- **Excerpt provided**:

In fact, some senior military leaders think that AI will be more important to great power competition than military power itself. The military needs a strong plan now if it does not want to find itself shooting useless algorithms at its most challenging problems tomorrow.
AI is not magic; adopting AI tools is no guarantee of success. But given the role AI is likely to play in future conflict, not adopting AI will likely guarantee failure. Therefore, learning how to effectively use AI today—with all of its strengths and weaknesses—will be critical to success on future battlefields.
Readiness—a keystone challenge for AI
Assessing readiness informs or draws upon nearly every aspect of military decision-making, from tactical operations to force structure to budgeting. To make readiness assessments and decisions effectively also requires huge volumes of diverse data from many different sources. Large data volumes, diverse sources of information, complex interactions, and the need for speed and accuracy make readiness a problem tailor made for AI to tackle. And if AI can help tackle readiness, it can help the military tackle just about anything.
We have described how redefining readiness can help bring new tools and technologies to bear and provide greater insight than ever before. At its core, this redefining breaks readiness assessments into three smaller tasks: You have to understand what capabilities are required, to know the current status of those capabilities, and to act to improve those capabilities where needed. Each of these readiness tasks involve sifting through mountains of information, teasing apart complex interactions, and then trying to understand the effects of any decision. That makes them incredibly difficult for human planners to tackle, but perfect for AI.
AI tools can tackle many different aspects of readiness, everything from understanding force requirements to increasing aircraft up-time with predictive maintenance. However, the real power of AI in readiness does not come from discrete point solutions, but from linking many different AI-powered tools together. Then, the smart output of one tool can become the smart input to another.
Putting the AI pieces in play
The term AI may be misleading in one respect. It may lead us to believe that there is just one type of “intelligence” that all AI tools aspire toward. Nothing could be further from the truth. Different AI tools have different purposes, different strengths, and different weaknesses.
The important insight here is that AI is not a magic bullet to all problems. Until future research breakthroughs create a general purpose and context-aware AI, users must make informed choices about the trade-offs inherent in different AI tools. Perhaps the most basic trade-off is between depth of insight and model complexity, which is at the heart of any discussion of assessing military readiness. Some of the information requirements inherent in assessing readiness are simpler and can be aided by simpler AI tools.

- **Material provided**:

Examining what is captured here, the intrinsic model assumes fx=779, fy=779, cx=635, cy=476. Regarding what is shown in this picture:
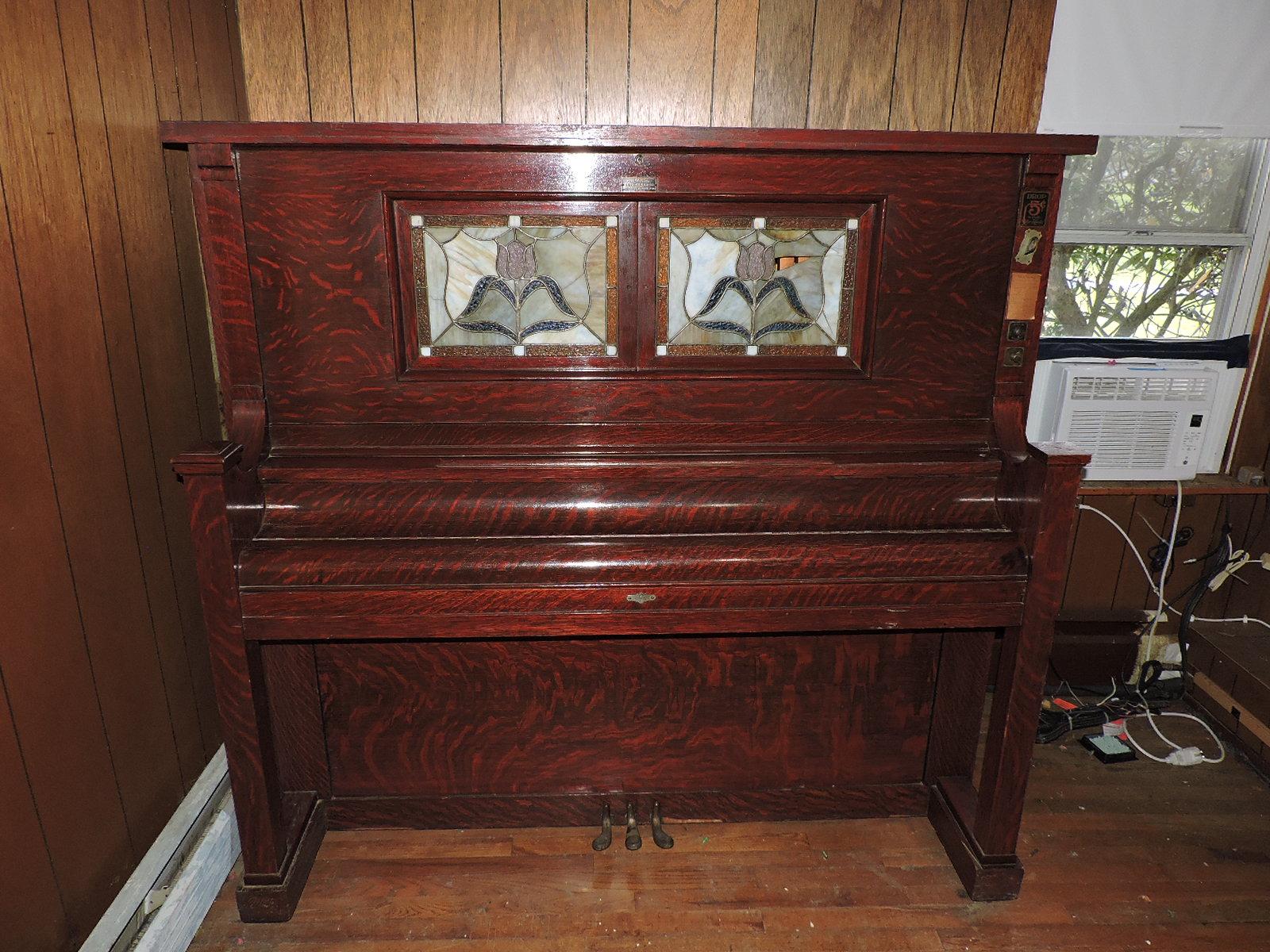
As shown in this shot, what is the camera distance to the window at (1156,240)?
2273mm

- **To do**:
1: Transcribe the stretch of the passage on AI and military readiness from "AI is not magic;" through "on future battlefields.".
2: Pick up the passage on AI and military readiness after its final sentence and continue it.

- **Outputs**:
1:
AI is not magic; adopting AI tools is no guarantee of success. But given the role AI is likely to play in future conflict, not adopting AI will likely guarantee failure. Therefore, learning how to effectively use AI today—with all of its strengths and weaknesses—will be critical to success on future battlefields.

2:
For example, today the requirement to understand the assets required of an assigned mission is often done in the context of static planning documents. These are assembled at a strategic or operational level and infrequently change. However, even relatively simple AI can yield more dynamic and potentially more accurate predictions by making use of historical mission data. Historical mission examples and existing plans, such as operation plans OPLANS and concept plans CONPLANS, provide much information on which assets—people, equipment, and infrastructure—have been deployed around the world. Each historical mission also has unique factors, from terrain to adversary capabilities to timeline. Pairing these two types of data in an AI tool such as a neural network can allow users to make predictions about which assets are vital for success of their particular mission set.
However, other aspects of readiness require deeper insights that can only be provided by more complex models. The resources and time required to build and run these complex models mean that they are not well-suited to every situation. As a result, defense leaders seeking to know current force capabilities or how to act to best improve those capabilities face a choice.
They can either have faster, lighter, but less reliable answers to those questions or more reliable answers but at the cost of time and resources. It’s important to understand that these are the general trade-offs military leaders face in their adoption of AI.
How would you define AI?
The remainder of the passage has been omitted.